REQUIREMENT A: List every factor that the stock article names as an important area where the best stocks excel.
---- SOURCE EXCERPT
Every investor would love to stumble upon the perfect stock. But will you ever really find a stock that provides everything you could possibly want?
One thing's for sure: You'll never discover truly great investments unless you actively look for them. Let's discuss the ideal qualities of a perfect stock and then decide whether Nordic American Tankers (NYS: NAT) fits the bill.
The quest for perfection
Stocks that look great based on one factor may prove horrible elsewhere, making due diligence a crucial part of your investing research. The best stocks excel in many different areas, including these important factors:
Growth. Expanding businesses show healthy revenue growth. While past growth is no guarantee that revenue will keep rising, it's certainly a better sign than a stagnant top line.
Margins. Higher sales mean nothing if a company can't produce profits from them. Strong margins ensure that company can turn revenue into profit.
Balance sheet. At debt-laden companies, banks and bondholders compete with shareholders for management's attention. Companies with strong balance sheets don't have to worry about the distraction of debt.
--------
REQUIREMENT B: In the rows, take the lines from the one containing "How great a" through the one containing "1364 millimetres" and reproduce only those lines, with "separation" renamed to "distance" and everything else unchanged.
---- DATA LINES
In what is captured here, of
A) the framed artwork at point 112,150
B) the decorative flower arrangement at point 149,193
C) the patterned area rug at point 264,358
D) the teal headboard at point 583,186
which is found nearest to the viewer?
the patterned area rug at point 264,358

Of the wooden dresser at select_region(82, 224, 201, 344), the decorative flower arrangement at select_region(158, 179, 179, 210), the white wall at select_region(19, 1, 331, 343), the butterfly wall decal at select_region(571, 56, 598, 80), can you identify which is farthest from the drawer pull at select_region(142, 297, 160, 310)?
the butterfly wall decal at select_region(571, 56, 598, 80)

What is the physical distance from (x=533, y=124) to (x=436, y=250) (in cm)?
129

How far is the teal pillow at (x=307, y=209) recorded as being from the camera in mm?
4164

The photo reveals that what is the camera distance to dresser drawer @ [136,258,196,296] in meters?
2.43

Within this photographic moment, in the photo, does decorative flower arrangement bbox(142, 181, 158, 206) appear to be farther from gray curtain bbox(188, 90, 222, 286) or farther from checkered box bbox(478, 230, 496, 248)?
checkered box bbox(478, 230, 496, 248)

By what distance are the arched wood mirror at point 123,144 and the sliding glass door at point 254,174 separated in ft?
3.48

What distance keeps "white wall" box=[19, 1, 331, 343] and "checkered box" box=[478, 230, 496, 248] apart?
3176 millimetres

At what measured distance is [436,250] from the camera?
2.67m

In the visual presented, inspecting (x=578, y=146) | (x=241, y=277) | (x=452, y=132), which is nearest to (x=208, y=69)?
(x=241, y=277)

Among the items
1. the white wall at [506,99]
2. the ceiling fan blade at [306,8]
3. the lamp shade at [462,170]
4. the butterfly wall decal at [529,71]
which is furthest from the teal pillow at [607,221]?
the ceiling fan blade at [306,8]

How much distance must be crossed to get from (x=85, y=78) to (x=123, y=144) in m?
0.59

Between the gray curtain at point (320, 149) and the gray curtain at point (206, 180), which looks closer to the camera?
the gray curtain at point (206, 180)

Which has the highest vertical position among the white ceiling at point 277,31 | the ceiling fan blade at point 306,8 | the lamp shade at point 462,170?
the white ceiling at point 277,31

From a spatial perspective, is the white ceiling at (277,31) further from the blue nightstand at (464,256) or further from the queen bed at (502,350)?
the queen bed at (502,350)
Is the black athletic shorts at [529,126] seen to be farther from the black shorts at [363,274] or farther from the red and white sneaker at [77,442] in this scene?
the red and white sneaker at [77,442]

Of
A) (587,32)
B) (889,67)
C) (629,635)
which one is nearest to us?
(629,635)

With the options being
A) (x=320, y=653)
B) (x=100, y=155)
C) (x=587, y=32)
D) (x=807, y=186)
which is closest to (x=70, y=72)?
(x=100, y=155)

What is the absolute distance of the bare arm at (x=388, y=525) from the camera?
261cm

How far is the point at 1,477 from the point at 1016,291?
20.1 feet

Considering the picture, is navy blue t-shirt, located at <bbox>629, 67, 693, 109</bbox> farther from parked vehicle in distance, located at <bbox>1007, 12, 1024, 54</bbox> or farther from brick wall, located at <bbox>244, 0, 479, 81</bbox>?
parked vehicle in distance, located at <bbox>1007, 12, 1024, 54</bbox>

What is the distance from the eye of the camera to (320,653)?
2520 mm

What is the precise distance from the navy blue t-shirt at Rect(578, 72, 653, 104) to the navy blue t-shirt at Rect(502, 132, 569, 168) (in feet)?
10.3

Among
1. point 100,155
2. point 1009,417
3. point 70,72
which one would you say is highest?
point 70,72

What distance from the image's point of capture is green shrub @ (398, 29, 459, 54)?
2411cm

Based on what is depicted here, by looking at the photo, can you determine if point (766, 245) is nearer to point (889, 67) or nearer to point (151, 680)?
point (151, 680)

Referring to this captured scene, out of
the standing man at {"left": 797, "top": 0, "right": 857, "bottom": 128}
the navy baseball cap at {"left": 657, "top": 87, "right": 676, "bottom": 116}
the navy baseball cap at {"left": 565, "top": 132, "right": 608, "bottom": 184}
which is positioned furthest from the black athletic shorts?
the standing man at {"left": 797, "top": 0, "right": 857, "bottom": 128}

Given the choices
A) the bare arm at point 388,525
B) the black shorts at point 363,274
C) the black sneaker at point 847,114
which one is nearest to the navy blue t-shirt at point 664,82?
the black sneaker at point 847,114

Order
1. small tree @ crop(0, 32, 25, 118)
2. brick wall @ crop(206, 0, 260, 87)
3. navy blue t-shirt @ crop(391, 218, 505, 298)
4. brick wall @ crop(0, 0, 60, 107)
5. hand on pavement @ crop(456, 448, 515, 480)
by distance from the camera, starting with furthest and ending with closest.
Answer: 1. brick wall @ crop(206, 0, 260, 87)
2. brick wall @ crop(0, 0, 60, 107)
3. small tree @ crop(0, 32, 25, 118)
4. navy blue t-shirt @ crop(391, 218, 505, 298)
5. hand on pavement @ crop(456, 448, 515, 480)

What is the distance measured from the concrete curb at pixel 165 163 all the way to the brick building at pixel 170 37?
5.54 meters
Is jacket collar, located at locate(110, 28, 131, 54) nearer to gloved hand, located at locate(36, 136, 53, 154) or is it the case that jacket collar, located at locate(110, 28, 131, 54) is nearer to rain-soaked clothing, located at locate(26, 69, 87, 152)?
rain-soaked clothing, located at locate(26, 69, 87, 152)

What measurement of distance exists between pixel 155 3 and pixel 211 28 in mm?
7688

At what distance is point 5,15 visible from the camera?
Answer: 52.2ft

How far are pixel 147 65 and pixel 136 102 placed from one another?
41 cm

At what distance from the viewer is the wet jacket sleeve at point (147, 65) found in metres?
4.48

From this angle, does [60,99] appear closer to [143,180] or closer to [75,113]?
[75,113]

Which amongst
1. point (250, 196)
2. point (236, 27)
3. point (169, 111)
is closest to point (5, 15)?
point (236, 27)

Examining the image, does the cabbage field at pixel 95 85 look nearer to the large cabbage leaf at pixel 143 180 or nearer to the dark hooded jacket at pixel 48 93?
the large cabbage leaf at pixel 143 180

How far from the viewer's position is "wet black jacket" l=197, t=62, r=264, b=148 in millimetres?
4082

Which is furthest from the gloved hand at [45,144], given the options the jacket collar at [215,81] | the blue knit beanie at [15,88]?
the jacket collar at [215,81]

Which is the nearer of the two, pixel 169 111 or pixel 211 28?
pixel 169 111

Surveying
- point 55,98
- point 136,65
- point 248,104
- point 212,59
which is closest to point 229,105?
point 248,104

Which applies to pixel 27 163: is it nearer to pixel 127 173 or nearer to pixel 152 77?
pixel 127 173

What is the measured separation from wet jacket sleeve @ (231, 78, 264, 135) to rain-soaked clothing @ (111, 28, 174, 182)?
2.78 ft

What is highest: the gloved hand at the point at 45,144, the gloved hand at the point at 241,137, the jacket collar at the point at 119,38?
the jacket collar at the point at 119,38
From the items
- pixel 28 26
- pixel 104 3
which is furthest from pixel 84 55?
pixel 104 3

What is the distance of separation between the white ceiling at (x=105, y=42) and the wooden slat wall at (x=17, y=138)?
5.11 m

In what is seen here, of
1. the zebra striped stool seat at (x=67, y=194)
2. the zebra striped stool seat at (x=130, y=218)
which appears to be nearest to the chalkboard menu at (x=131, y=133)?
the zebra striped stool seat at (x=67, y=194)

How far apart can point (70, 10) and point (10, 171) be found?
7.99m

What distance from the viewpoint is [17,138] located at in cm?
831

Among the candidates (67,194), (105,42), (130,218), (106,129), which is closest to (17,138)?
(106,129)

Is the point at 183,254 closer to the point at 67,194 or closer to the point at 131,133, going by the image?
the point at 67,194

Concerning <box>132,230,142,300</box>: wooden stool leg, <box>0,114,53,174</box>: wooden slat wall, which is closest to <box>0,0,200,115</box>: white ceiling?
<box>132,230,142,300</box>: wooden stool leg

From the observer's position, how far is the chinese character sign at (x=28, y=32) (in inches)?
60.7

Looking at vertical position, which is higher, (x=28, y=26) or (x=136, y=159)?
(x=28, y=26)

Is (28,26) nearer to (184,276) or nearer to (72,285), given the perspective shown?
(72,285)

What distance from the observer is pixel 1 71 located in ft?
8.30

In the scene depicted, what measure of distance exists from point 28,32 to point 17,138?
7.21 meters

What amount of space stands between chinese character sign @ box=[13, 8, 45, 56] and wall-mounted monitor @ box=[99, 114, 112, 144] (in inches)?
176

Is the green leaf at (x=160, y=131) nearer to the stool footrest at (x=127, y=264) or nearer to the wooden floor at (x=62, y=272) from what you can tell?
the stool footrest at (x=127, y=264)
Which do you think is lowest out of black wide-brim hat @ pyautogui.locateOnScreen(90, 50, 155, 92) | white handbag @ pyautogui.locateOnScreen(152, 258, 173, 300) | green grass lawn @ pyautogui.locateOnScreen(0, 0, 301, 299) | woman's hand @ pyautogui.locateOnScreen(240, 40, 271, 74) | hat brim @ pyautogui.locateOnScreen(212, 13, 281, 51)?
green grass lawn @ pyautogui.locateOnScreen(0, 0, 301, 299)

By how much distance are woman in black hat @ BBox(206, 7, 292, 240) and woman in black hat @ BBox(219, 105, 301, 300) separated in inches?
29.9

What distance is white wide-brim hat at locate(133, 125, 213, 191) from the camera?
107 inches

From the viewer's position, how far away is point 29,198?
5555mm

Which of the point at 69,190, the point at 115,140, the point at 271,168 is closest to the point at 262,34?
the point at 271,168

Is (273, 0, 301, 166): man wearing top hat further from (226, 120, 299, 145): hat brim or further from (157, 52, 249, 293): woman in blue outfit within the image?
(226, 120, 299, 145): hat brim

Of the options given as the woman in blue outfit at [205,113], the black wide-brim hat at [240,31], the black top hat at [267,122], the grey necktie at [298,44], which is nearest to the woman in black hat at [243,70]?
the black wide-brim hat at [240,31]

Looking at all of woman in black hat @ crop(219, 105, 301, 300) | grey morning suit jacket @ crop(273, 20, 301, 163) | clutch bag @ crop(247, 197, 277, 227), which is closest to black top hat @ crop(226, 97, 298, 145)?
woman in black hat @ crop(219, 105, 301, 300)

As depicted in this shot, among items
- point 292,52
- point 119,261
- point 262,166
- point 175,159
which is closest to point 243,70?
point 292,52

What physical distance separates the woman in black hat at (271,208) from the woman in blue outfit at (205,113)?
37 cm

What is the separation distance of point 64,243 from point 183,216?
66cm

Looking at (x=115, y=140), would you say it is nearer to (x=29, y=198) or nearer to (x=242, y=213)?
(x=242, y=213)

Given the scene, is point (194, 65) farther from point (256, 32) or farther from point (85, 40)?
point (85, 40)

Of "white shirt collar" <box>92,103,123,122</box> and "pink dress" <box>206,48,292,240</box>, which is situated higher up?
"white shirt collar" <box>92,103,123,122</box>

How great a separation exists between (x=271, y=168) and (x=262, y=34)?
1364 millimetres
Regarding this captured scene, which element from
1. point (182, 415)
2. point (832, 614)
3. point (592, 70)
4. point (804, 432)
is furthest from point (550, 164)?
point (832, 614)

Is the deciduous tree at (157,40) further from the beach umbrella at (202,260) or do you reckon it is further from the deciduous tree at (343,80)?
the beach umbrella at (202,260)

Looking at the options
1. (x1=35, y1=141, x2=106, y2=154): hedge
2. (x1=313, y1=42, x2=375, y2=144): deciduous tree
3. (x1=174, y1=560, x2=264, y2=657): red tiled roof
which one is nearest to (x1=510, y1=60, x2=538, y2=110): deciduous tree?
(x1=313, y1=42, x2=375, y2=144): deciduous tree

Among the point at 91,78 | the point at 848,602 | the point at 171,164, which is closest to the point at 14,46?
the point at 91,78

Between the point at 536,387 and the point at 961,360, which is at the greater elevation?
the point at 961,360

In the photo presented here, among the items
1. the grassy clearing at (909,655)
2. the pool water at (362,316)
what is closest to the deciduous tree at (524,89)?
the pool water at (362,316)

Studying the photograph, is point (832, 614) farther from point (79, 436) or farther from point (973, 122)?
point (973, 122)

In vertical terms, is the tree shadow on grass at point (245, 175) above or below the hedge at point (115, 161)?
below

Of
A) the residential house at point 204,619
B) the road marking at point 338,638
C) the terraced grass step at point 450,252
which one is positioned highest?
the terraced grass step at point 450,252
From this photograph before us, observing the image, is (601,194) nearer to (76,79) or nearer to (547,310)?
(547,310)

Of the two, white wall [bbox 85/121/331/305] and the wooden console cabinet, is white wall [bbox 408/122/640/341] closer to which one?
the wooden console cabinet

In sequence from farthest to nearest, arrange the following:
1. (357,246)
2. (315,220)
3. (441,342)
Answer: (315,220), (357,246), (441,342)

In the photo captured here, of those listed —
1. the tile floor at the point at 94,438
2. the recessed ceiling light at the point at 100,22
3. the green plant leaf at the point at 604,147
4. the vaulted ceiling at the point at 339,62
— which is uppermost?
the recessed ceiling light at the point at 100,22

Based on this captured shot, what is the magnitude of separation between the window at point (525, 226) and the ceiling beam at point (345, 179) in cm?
--------
WORKED ANSWER A: Growth, Margins, Balance sheet

WORKED ANSWER B:
How great a distance exists between (x=271, y=168) and (x=262, y=34)?
1364 millimetres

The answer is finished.